TASK DIRECTIONS: Drop all images and give the records again exactly.

ENTRIES SUPPLIED:
_ _ _
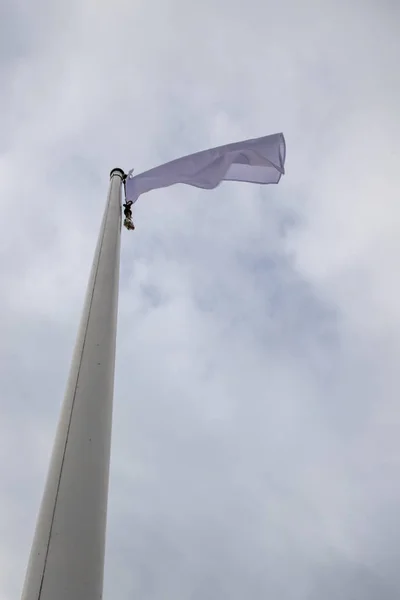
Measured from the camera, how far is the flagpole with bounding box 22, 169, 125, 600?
6156mm

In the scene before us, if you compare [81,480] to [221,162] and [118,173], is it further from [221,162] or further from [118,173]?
[221,162]

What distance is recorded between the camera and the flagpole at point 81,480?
242 inches

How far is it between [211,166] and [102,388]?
36.5 feet

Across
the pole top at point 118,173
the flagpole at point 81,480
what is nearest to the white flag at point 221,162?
the pole top at point 118,173

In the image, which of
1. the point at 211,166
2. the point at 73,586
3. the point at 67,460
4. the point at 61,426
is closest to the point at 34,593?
the point at 73,586

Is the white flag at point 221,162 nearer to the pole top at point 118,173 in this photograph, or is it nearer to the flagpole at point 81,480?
the pole top at point 118,173

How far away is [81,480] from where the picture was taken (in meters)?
7.00

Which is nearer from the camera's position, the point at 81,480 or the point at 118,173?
the point at 81,480

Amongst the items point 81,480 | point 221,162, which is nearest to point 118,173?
point 221,162

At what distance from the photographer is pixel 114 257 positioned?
1126 cm

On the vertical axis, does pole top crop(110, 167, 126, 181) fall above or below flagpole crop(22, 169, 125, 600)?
above

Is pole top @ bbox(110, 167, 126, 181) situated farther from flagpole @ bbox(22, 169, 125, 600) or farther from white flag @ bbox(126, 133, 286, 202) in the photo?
flagpole @ bbox(22, 169, 125, 600)

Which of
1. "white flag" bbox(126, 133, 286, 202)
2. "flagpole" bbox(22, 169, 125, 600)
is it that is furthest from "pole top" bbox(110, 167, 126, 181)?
"flagpole" bbox(22, 169, 125, 600)

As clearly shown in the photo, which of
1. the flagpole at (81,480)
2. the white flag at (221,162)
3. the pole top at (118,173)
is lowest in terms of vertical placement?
the flagpole at (81,480)
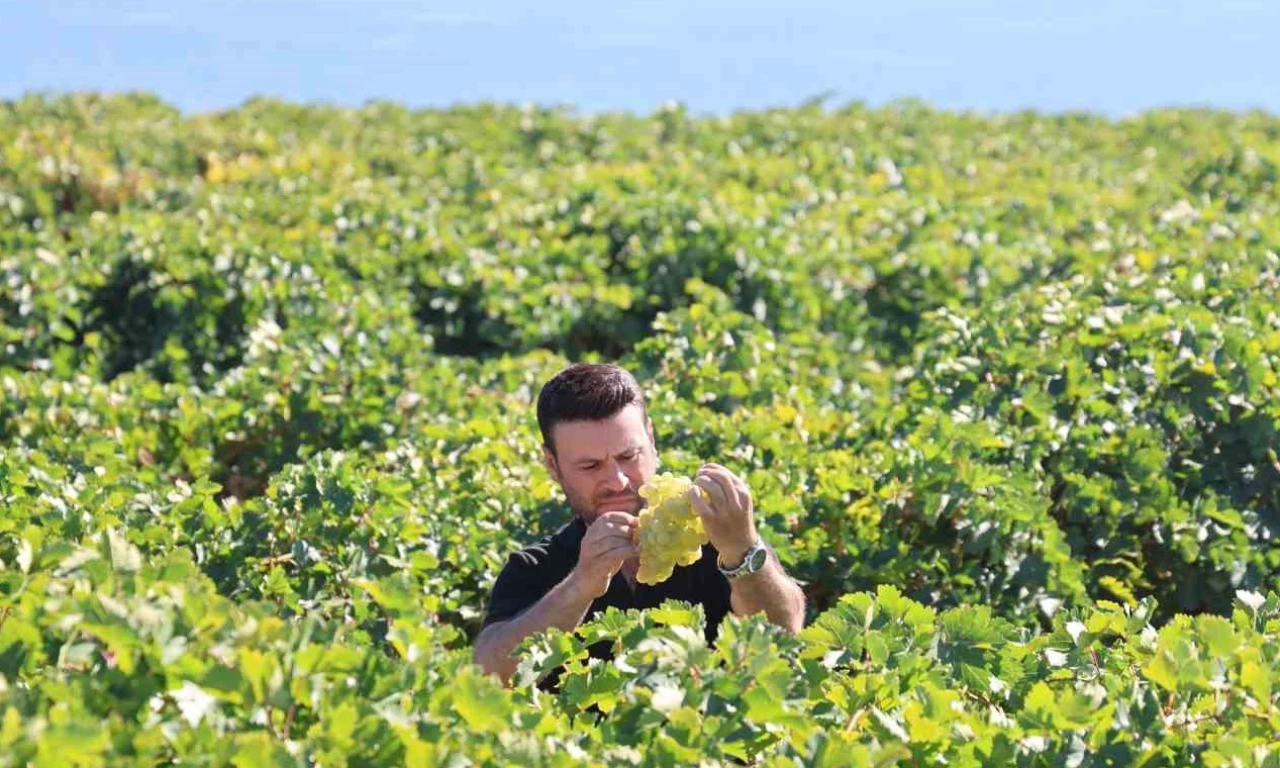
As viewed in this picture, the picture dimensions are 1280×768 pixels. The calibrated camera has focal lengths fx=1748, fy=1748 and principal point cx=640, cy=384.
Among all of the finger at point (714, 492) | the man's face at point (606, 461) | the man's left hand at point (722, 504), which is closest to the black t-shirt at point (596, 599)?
the man's face at point (606, 461)

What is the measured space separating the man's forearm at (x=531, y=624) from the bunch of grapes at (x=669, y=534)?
20 cm

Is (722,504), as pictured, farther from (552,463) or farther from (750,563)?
(552,463)

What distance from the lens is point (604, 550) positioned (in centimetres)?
396

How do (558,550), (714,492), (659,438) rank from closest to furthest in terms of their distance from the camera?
(714,492)
(558,550)
(659,438)

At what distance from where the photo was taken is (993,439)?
5.88 m

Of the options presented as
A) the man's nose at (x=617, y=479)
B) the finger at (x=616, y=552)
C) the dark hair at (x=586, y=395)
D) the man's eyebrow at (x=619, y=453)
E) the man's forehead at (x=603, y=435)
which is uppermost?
the dark hair at (x=586, y=395)

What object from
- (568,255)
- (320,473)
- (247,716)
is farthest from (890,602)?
(568,255)

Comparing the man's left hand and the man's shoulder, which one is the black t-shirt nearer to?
the man's shoulder

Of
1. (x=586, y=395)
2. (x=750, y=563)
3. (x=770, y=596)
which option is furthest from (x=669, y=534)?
(x=586, y=395)

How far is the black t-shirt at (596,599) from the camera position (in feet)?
14.4

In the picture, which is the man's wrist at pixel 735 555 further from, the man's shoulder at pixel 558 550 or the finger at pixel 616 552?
the man's shoulder at pixel 558 550

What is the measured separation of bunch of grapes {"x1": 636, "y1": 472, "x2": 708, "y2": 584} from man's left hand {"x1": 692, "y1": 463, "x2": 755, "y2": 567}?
3 centimetres

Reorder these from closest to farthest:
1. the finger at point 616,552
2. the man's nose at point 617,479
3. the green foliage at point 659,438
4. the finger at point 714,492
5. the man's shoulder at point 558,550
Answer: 1. the green foliage at point 659,438
2. the finger at point 714,492
3. the finger at point 616,552
4. the man's nose at point 617,479
5. the man's shoulder at point 558,550

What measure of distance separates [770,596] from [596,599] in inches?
19.3
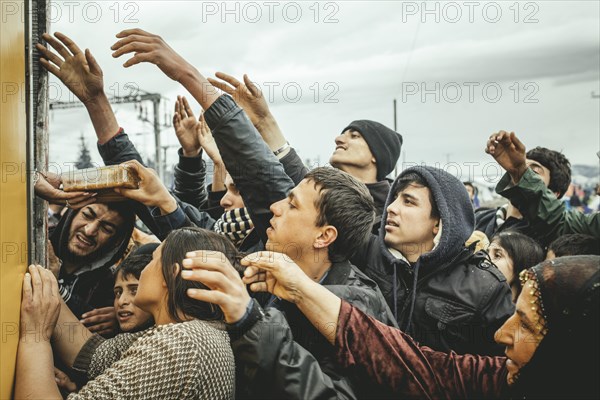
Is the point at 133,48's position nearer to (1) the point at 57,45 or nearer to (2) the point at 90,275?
(1) the point at 57,45

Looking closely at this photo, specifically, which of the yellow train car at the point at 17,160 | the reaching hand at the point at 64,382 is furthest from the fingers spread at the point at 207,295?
the reaching hand at the point at 64,382

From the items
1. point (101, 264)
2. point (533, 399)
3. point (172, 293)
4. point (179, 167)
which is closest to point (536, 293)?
point (533, 399)

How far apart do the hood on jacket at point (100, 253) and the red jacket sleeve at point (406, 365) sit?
5.37ft

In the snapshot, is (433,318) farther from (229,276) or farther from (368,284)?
(229,276)

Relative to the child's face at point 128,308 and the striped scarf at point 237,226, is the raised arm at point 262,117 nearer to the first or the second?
the striped scarf at point 237,226

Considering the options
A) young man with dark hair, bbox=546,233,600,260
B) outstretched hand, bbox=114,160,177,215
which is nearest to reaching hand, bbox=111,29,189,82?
outstretched hand, bbox=114,160,177,215

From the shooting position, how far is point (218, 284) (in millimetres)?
1578

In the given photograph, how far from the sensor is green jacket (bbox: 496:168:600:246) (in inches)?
140

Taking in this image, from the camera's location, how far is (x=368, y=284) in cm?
233

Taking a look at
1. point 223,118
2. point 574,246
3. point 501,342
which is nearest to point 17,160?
point 223,118

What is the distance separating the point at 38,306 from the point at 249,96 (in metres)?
1.49

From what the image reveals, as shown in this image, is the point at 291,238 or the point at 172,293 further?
the point at 291,238

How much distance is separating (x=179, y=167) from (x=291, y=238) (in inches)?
71.3

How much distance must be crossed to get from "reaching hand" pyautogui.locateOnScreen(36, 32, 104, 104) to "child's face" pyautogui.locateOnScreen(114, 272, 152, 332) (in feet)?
2.84
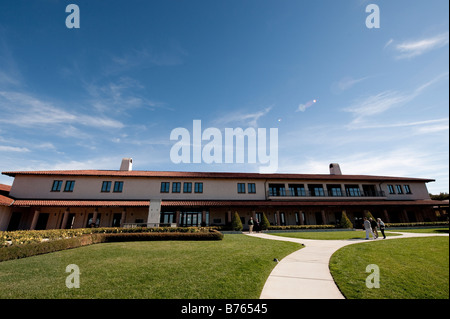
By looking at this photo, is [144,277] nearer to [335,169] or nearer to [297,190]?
[297,190]

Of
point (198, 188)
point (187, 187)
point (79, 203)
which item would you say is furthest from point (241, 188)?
point (79, 203)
_ _ _
EXERCISE ANSWER:
Measured from the camera, how far is the flagpole with bounding box 22, 169, 125, 600?
6156mm

In the scene before us, if you compare [81,480] to [221,162] and [118,173], is it further from [221,162] or further from [118,173]?
[221,162]

What distance is recorded between the camera and the flagpole at point 81,480?
242 inches

How far is it between [211,166] and [102,388]?
36.5 feet

Across
the pole top at point 118,173
the flagpole at point 81,480
what is nearest to the white flag at point 221,162?
the pole top at point 118,173

In the image, which of
1. the point at 211,166
2. the point at 73,586
3. the point at 67,460
4. the point at 61,426
is closest to the point at 34,593?
the point at 73,586

Is the white flag at point 221,162 nearer to the pole top at point 118,173 in this photograph, or is it nearer to the flagpole at point 81,480?
the pole top at point 118,173

How far away is [81,480] from where the picture was taken (in meters)?
7.00

Which is nearer from the camera's position, the point at 81,480 or the point at 118,173?
the point at 81,480

Amongst the items point 81,480 | point 221,162, which is nearest to point 118,173?
point 221,162

At what distance from the photographer is pixel 114 257 positioned?
1126 cm

On the vertical axis, does pole top crop(110, 167, 126, 181) fall above or below flagpole crop(22, 169, 125, 600)?
above

Is pole top @ bbox(110, 167, 126, 181) situated farther from flagpole @ bbox(22, 169, 125, 600) or farther from white flag @ bbox(126, 133, 286, 202) in the photo?
flagpole @ bbox(22, 169, 125, 600)

Which of
1. "white flag" bbox(126, 133, 286, 202)
2. "flagpole" bbox(22, 169, 125, 600)
is it that is furthest from "pole top" bbox(110, 167, 126, 181)?
"flagpole" bbox(22, 169, 125, 600)

As clearly shown in the photo, which of
1. the flagpole at (81,480)
2. the white flag at (221,162)
3. the pole top at (118,173)
is lowest in terms of vertical placement?
the flagpole at (81,480)
As viewed in this picture, the picture dimensions are 1280×768 pixels. The calibrated camera has focal lengths fx=1748, fy=1748 and principal point cx=640, cy=384.
Among all of the finger at point (714, 492) | the man's face at point (606, 461) | the man's left hand at point (722, 504), which is closest to the black t-shirt at point (596, 599)?
the man's face at point (606, 461)

What is the measured space separating the man's forearm at (x=531, y=624) from the bunch of grapes at (x=669, y=534)?
20 cm

Is (722,504), as pictured, farther from (552,463) or farther from (750,563)?
(552,463)

What distance from the lens is point (604, 550) positioned (in centimetres)?
396

How do (558,550), (714,492), (659,438) rank from closest to furthest in terms of their distance from the camera?
(714,492)
(558,550)
(659,438)

At what distance from where the photo was taken is (993,439)?
5.88 m

Of the options presented as
A) the man's nose at (x=617, y=479)
B) the finger at (x=616, y=552)
C) the dark hair at (x=586, y=395)
D) the man's eyebrow at (x=619, y=453)
E) the man's forehead at (x=603, y=435)
which is uppermost?
the dark hair at (x=586, y=395)

What object from
- (568,255)
- (320,473)
- (247,716)
is farthest from (890,602)?
(568,255)

Comparing the man's left hand and the man's shoulder, which one is the black t-shirt nearer to?
the man's shoulder

Of
1. (x=586, y=395)
2. (x=750, y=563)
3. (x=770, y=596)
which option is furthest from (x=669, y=534)?
(x=586, y=395)

How far is the black t-shirt at (596,599) from the camera position (in feet)?
14.4

In the picture, which is the man's wrist at pixel 735 555 further from, the man's shoulder at pixel 558 550 or the finger at pixel 616 552?
the man's shoulder at pixel 558 550

What is the measured separation of bunch of grapes {"x1": 636, "y1": 472, "x2": 708, "y2": 584} from man's left hand {"x1": 692, "y1": 463, "x2": 755, "y2": 567}?
3 centimetres

Reorder these from closest to farthest:
1. the finger at point 616,552
2. the man's nose at point 617,479
3. the green foliage at point 659,438
4. the finger at point 714,492
5. the man's shoulder at point 558,550
Answer: 1. the green foliage at point 659,438
2. the finger at point 714,492
3. the finger at point 616,552
4. the man's nose at point 617,479
5. the man's shoulder at point 558,550

What measure of distance separates [770,596] from [596,599] in inches?
19.3
Is the point at 133,48's position nearer to (1) the point at 57,45 or nearer to (2) the point at 90,275?
(1) the point at 57,45

Looking closely at this photo, specifically, which of the yellow train car at the point at 17,160 | the reaching hand at the point at 64,382 is furthest from the fingers spread at the point at 207,295?
the reaching hand at the point at 64,382

From the items
1. point (101, 264)
2. point (533, 399)
3. point (172, 293)
4. point (179, 167)
which is closest to point (536, 293)?
point (533, 399)

How far apart do the hood on jacket at point (100, 253) and the red jacket sleeve at point (406, 365) sit?
5.37ft

In the snapshot, is (433,318) farther from (229,276) or farther from (368,284)?
(229,276)

Relative to the child's face at point 128,308 and the striped scarf at point 237,226, is the raised arm at point 262,117 nearer to the first or the second?
the striped scarf at point 237,226

Considering the options
A) young man with dark hair, bbox=546,233,600,260
B) outstretched hand, bbox=114,160,177,215
which is nearest to reaching hand, bbox=111,29,189,82?
outstretched hand, bbox=114,160,177,215

From the shooting position, how far is point (218, 284) (in millimetres)?
1578

In the given photograph, how far from the sensor is green jacket (bbox: 496:168:600:246) (in inches)?
140

Taking in this image, from the camera's location, how far is (x=368, y=284) in cm?
233

Taking a look at
1. point 223,118
2. point 574,246
3. point 501,342
which is nearest to point 17,160?
point 223,118

What is the distance separating the point at 38,306 from the point at 249,96 (in metres)?
1.49

From what the image reveals, as shown in this image, is the point at 291,238 or the point at 172,293 further?
the point at 291,238

How much distance is separating (x=179, y=167) from (x=291, y=238) (in inches)?
71.3

How much distance must be crossed to get from "reaching hand" pyautogui.locateOnScreen(36, 32, 104, 104) to "child's face" pyautogui.locateOnScreen(114, 272, 152, 332) (in feet)?
2.84
By looking at this photo, is [144,277] nearer to [335,169] or nearer to [297,190]?
[297,190]

Of
point (198, 188)
point (187, 187)
point (79, 203)
which item would you say is furthest from point (241, 188)?
point (79, 203)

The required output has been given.